2010-06-01

butterflydreaming: coffee mug (coffee in my mug)
2010-06-01 07:31 pm

I love this new queue thing

Being able to queue up posts without using a client or email posting would be so handy on LJ. Being the prompt generator on museteasers there means that my day, every day, starts like this:

1. Wake up (hopefully before alarm)
2. Shut off alarm (phone)
3. Since phone is "awake", open browser and tab to LJ
4. Try (and often fail) to post the correct # in the subject header
5. Remember or think up a prompt for the day and type it out on the touch keyboard; submit post; shut down phone applications
6. Wriggle out of bed
7. Do morning things, which may or may not include breakfast
8. Get to work
9. Wake up.

There may or may not be coffee before work, or even when I do get to work. I don't rely on it, and it doesn't wake me up except in the afternoons. Actually, a cup of java would really be perfect right now. If I want it enough to clean out D's French press, I could even make some. The idea!
butterflydreaming: "Cris", in blocks with a blinking cat (Default)
2010-06-01 07:57 pm

20,000 Leagues means distance traveled

I finished 20,000 Leagues Under the Sea last night. It was the perfect companion to Watt's four book Rifter Trilogy, which I am in the middle of. I don't usually like to read a whole series through in one go, and like to space the books out with something in a different style.

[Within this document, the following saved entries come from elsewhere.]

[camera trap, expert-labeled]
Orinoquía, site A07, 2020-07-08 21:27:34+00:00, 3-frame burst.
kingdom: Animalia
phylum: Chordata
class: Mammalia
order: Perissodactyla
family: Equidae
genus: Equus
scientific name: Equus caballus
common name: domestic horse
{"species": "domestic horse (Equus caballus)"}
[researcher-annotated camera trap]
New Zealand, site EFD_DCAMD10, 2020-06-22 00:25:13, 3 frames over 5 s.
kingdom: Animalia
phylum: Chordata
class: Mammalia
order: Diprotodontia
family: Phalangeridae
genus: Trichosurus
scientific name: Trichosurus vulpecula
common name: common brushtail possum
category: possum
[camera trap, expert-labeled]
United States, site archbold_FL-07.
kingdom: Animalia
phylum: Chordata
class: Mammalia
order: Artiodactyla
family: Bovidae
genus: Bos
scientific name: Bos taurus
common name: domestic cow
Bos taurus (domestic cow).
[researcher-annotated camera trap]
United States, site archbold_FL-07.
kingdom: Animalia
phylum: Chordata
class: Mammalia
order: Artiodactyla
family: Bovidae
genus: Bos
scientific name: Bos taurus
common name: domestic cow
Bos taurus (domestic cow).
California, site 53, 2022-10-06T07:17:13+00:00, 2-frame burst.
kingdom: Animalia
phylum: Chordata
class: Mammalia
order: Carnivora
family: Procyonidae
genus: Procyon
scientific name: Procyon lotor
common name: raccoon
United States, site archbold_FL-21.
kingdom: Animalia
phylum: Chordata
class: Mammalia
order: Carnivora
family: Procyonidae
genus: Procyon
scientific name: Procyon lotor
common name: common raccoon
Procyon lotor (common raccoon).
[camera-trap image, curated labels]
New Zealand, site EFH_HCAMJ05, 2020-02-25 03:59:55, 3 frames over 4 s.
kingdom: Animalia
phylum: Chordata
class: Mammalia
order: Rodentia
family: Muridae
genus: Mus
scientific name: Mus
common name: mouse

Somehow, I have continually forgotten that the title refers to distance, not depth. (Stop mocking me. At least I *read classics*.) It's a brainy book that would not have appealed to me as a child, not one bit. There were no women in it anywhere, unless you count a photograph referred to all of twice, and not explained. Neither the narrator nor either of his companions had a sweetheart or wife back home, thinking them dead. There was no angst! No, not even Nemo would have been angsty enough for me. Captain Nemo at his organ was no Eric, Phantom of the Paris Opera House. No one longed for anything. (Well, no. The Canadian, Ned Land, would have made a better narrator for me. I'm sure he longed for more than red meat and solid ground.)

The title is a give away for how long they are going to be stuck on the ship. The story goes along tra la la, an adventure of the mind... up until a harrowing part near the end when they seek out the South Pole. Oh! I was actually on edge.

It is amazing to read in the context of when it was written, of course. Overall, it holds up quite well. Still, I wouldn't recommend it to a kid. This is a book, in our times, for an adult appreciation.